6. (Optional) Select the check box to enable Enable hyperlink preview.
   Note: When generating link previews, the local Zoom app will detect the link in the sender's message before it is encrypted, and the preview will be shared between the sender and recipient. Only URLs are detected and they must begin with http:// or https:// followed by a non-empty space.
7. Click Save to confirm any changes.
   Advanced chat encryption will be applied to all chat messages sent by users on your account. Messages sent before this is enabled, or sent after this is disabled, are unaffected.

Using advanced chat encryption

After enabling advanced chat encryption, chats in the Zoom desktop app and mobile app tab will display a padlock icon to indicate that advanced chat encryption is enabled.

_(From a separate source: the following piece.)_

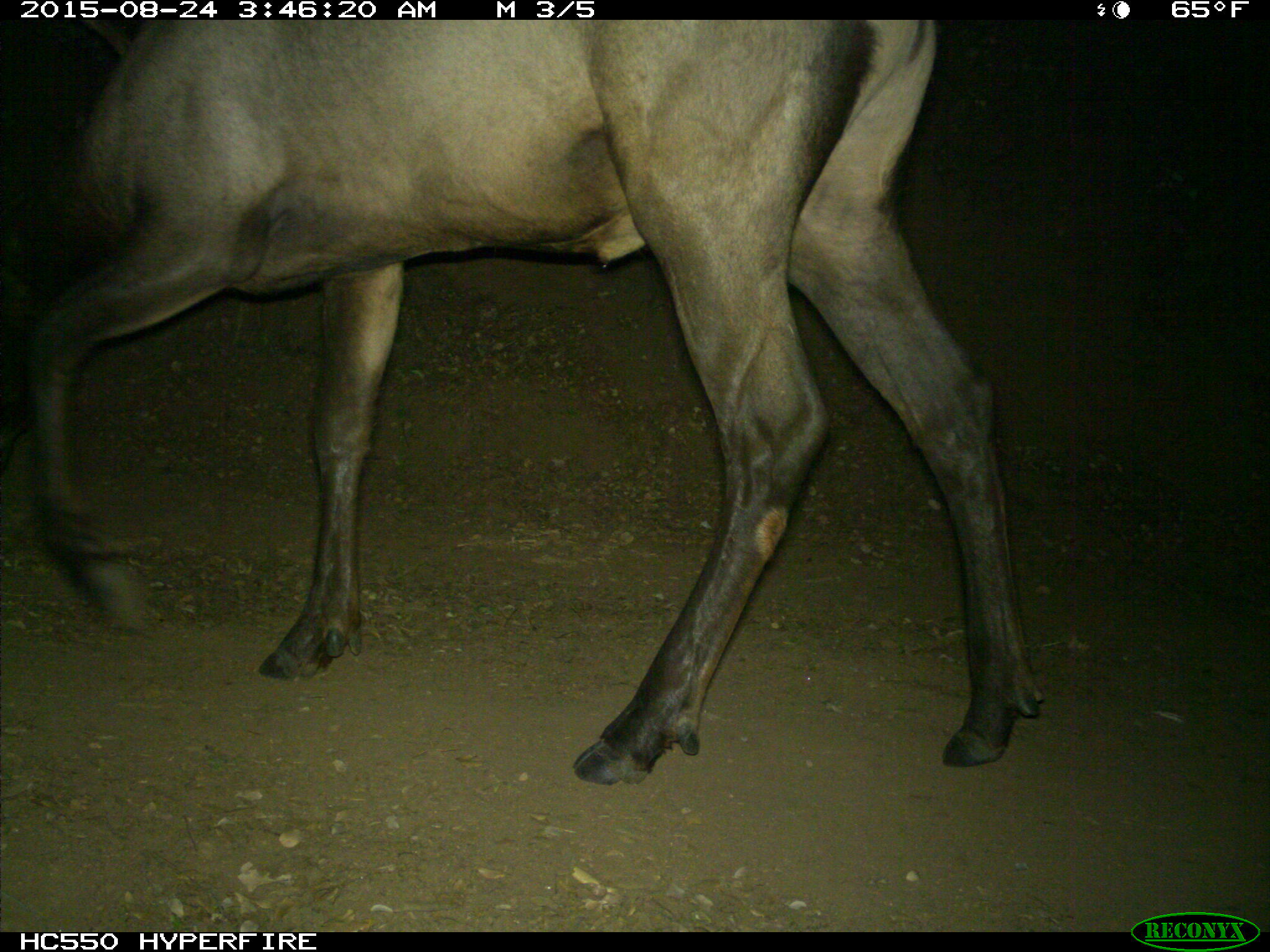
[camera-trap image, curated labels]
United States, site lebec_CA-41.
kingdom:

Users will not see the encrypted chat until they open Zoom. Notifications, including those on the lock screen, will state that they have received an encrypted chat message.

Notes:

• When advanced chat encryption is enabled, admins can restrict certain file types from being shared. If a user attempts to share a restricted file type, the system will recognize and block or allow the file based on the configured permissions.
• Admins can disable ACE for their existing and new chats and channels, allowing users to instantly benefit from additional team chat functionality. When ACE is disabled, new messages sent in existing chats and channels are no longer encrypted via ACE. For existing users who had previously disabled ACE, the existing chats and channels that remained ACE-encrypted are unaffected. Additionally, admins can request to remove ACE from these existing encrypted chats and channels through a support ticket.

Troubleshooting failures to decrypt messages

When using advanced chat encryption, there may be situations where a sent message cannot be decrypted and viewed. This is often due to both users not being online at the same time and thus unable to share the key used to decrypt the message.

To resolve such an issue, ensure both users are online, so that the encryption key can be automatically shared between them and the message decrypted.

It is also possible for the encryption key to be lost, resulting in any advanced chat encrypted messages becoming unrecoverable. For instance, if a message is sent but then the recipient uninstalls the Zoom app before the message is decrypted and viewed, then the encryption key that was used to encrypt the message is lost and cannot be recovered. However, chat messages are only lost if all parties with access to the message lose their encryption keys. As long as a party is still online with access to the messages, the other parties can regain their access.